Film processing should be performed under the manufacturer-recommended conditions with proper processing equipment and a darkroom with safelights. Alternatively, an automatic processor with an appropriate safelight hood may be used.

Way to minimize unnecessary re-exposures:

  • Proper exposure.
  • Good quality processing solution.
  • Time, temperature, processing.
  • Well-equipped and maintained dark room.
  • Correctly maintained automatic processors.
  • Use of magnifying glass for studying of radiograph.
  1. Interpretation of the Image
  • Radiographic images should be viewed under proper conditions with “an illuminated viewer to obtain maximum available information.
  • By viewing the radiograph in semi darker room with light transmitted through the film, all extraneous light should be eliminated.

Shielding implies that certain materials (concrete, lead) will attenuate radiation (reduce its intensity) when they are placed between the source of radiation and the exposed individual.

There are four aspects of shielding in diagnostic radiology:

  1. X-ray tube shielding.
  2. Room shielding:

(a) X-ray equipment room shielding.

(b) Patient waiting room shielding.

  1. Personnel shielding.
  2. Patient shielding (of organs not under investigation).
  • The x-ray tube housing is lined with thin sheets of lead because x-rays produced in the tube are scattered in all directions. This shielding is intended to protect both patients and personnel from leakage radiation.
  • Manufacturers of x-ray devices are required to shield the tube housing so as to limit the leakage radiation exposure rate to 0.1 R hr-1 at 1 meter from the tube anode.
  • AERB recommends a maximum allowable leakage radiation from tube housing not greater than 1mGy per hour per 100 cm2.

The lead lined walls of Radiology department are referred to as protective barriers because they are designed to protect individuals located outside the X-ray rooms from unwanted radiation.

There are two types of protective barriers:

  • Primary Barrier: is one which is directly struck by the primary or the useful beam.
  • Secondary Barrier: is one which is exposed to secondary radiation either by leakage from X-ray tube or by scattered radiation from the patient.

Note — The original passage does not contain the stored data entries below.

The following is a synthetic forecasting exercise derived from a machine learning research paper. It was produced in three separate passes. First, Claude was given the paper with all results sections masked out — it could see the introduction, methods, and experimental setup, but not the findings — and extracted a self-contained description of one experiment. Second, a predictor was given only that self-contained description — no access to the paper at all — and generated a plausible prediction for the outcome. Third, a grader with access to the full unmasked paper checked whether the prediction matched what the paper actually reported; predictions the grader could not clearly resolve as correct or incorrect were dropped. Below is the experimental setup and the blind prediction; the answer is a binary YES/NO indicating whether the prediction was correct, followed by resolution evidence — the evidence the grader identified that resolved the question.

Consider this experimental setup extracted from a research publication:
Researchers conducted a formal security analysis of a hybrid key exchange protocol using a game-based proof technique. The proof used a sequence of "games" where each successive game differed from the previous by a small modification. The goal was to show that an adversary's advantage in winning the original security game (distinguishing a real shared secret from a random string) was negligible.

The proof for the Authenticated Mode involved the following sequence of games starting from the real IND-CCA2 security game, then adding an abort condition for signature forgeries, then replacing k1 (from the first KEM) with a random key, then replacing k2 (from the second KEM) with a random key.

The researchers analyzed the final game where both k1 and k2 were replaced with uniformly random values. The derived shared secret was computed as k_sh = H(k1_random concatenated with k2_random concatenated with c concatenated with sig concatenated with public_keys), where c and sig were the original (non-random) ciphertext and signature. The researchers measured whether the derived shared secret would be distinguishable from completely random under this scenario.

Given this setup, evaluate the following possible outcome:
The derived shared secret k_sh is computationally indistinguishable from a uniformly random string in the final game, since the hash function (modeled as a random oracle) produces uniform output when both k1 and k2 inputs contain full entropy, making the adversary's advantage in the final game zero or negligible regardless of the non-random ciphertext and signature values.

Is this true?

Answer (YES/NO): YES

The shielding of X-ray room is influenced by the nature of occupancy of the adjoining area. In this respect there are two types of areas:

  1. Control Area: Is defined as the area routinely occupied by radiation workers who are exposed to an occupational dose. For control area, the shielding should be such that it reduces exposure in that area to <26 mC/kg/week.
  2. Uncontrolled areas: Are those areas which are not occupied by occupational workers. For these areas, the shielding should reduce the exposure rate to <2.6mC/kg/week.
  1. X-ray examination room shielding
  • Rooms housing diagnostic X-ray units are located as far away as feasible from areas of high occupancy and general traffic that are not directly related to radiation and its use.
  • The room housing an X-ray unit is not less than 18 m2 for general purpose radiography and conventional fluoroscopy equipment.
  • In case the installation is located in a residential complex, it is ensured that:
  1. Wall of the X-ray rooms on which primary X-ray beam falls is not less than 35 cm thick brick or equivalent.
  2. Walls of the X-ray room on which scattered X-rays fall is not less than 23 cm thick brick or equivalent,
  3. There is a shielding equivalent to at least 23 cm thick brick or 1.7 mm lead in front of the doors and windows of the X-ray room to protect the adjacent areas, either used by general public or not under possession of the owner of the X-ray room.
  • Unshielded openings in an X-ray room for ventilation or natural light are located above a height of 2 m from the finished level outside the X-ray room.
  • Rooms housing fluoroscopy equipment are so designed that adequate darkness can be achieved conveniently, when desired, in the room.
  1. Patient waiting area
  • Patient waiting areas are provided outside the X-ray room.
  • A suitable warning signal such as red light and a warning placard is provided at a conspicuous place outside the X-ray room and kept ‘ON’ when the unit is in use to warn persons not connected with the particular examination from entering the room.
  • AERB has laid down recommendations for personnel protection of radiation workers.
  • The protective barrier between the operator and X-ray tube should have a minimum lead equivalence of 1.5mm.
  • Protective aprons and gloves should have a minimum lead equivalence of 0.25mm, and gonadal shields should have a minimum lead equivalence of 0.5mm.
  • Any additional radiation protection devices which would be necessary for specialized radiological investigations should have a minimum of 0.5mm lead equivalence

The walls must be of sufficient density and thickness walls must be coated with lead and even with gypsum wall board (mentioned above)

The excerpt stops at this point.